Create Your Bare-Bones Expense Income Stream
If you start working on this now then you will have plenty of time to fine-tune it. Like myself, you might start out by trying to do it through index funds – easy, fast, least amount of work but slightly weaker returns.
As you master the indexing thing you will progress to thinking about real estate or a business. These require a little more work but the return is higher which means you need to save quite a lot less to achieve the same goal.
Let’s say you need around $4k a month for your minimum overhead, to keep the lights on so-to-speak.
- You could invest around $1.2 million in index funds.
- You could buy a $1 million home and rent it out.
- You could operate a business that needs little oversight.
- You could do peer-to-peer money lending with $800k invested.
- You could invest around $600k on real estate crowdfunding sites.
If You Don’t Want To Save Up For Retirement
Imagine that you don’t care to invest a bunch of money for retirement, having to manage it, invest it, file the proper taxes on it etc. You always have the option to generate your bare-bones expenses with some work.
This is a perfectly viable option especially if you can:
- Do your job part-time.
- If your work doesn’t wear you out too much.
- If your expect to be healthy well into and past a traditional retirement age.
The issue is that you wouldn’t have a whole lot of wiggle room. If something goes wrong you would be stuck having to support your income with work or live on the disability insurance payments.
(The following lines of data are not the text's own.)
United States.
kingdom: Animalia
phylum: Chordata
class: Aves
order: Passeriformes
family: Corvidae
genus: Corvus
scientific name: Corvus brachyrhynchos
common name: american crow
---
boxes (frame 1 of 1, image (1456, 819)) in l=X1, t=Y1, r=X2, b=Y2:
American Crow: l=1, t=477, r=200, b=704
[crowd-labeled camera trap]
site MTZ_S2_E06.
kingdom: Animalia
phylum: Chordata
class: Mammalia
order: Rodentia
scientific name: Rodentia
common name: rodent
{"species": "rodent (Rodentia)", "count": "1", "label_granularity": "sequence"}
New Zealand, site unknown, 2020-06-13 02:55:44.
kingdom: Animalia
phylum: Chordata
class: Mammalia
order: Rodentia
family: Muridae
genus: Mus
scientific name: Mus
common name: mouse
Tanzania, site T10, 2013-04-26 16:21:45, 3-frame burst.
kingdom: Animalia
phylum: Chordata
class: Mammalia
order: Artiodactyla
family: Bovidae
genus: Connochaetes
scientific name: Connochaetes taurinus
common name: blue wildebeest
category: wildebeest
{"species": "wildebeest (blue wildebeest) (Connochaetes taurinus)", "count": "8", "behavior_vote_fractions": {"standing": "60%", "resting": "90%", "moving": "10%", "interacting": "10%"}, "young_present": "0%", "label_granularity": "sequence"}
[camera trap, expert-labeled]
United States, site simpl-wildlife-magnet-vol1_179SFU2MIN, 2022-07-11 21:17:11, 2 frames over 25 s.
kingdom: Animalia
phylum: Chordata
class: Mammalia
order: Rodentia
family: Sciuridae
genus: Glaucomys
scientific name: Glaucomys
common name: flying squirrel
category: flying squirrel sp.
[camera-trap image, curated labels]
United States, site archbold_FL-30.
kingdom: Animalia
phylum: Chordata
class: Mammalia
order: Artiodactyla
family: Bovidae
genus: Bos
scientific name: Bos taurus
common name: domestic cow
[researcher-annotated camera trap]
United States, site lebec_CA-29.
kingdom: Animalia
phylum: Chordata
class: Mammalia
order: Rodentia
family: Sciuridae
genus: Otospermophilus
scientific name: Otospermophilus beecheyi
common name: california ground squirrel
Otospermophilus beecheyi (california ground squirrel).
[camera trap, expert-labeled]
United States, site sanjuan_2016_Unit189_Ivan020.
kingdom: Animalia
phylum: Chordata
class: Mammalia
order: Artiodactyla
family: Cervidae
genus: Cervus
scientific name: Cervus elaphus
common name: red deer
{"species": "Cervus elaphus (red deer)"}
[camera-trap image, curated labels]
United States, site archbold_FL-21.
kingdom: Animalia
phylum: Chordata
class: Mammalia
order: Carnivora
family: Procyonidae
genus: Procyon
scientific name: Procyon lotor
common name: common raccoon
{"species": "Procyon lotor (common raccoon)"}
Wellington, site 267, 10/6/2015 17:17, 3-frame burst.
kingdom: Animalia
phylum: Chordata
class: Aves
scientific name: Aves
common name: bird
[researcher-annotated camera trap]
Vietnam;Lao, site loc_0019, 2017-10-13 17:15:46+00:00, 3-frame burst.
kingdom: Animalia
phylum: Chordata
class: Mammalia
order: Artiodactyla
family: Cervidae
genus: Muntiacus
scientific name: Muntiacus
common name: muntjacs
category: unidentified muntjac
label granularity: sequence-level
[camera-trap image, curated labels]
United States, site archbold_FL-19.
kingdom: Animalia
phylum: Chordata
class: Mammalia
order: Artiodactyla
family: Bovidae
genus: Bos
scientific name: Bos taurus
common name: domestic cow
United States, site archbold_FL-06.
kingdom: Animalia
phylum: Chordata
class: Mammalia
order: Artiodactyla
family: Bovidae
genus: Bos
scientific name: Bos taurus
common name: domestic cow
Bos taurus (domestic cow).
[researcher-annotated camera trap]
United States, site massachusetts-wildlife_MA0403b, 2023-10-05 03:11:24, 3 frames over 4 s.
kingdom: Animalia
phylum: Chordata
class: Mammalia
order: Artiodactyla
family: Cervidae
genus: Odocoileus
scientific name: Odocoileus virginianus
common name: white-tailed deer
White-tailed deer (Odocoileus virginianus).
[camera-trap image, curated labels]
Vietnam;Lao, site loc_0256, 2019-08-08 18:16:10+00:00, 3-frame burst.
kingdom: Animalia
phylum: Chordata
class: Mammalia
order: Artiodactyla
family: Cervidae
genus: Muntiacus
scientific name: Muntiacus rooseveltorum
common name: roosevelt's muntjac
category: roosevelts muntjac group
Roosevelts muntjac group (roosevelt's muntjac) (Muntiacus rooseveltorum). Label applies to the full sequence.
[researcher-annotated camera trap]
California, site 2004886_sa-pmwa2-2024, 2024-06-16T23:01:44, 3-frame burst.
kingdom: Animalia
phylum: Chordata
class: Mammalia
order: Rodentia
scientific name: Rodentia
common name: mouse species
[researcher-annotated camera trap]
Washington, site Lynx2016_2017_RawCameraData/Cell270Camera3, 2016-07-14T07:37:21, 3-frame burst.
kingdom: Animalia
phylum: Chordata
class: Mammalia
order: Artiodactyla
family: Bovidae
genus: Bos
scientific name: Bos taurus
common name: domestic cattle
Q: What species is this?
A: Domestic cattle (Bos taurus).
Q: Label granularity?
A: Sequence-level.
What About The Elective Expenses
I think it’s more important to focus on creating an income stream for your base-expenses and worry about the elective expenses later.
Once retired, you can always fill your free time with part-time work or some side-income that could make you enough to have some fun-money.
Without the pressure of having to cover your entire retirement overhead with investments and savings you can enjoy more free time now.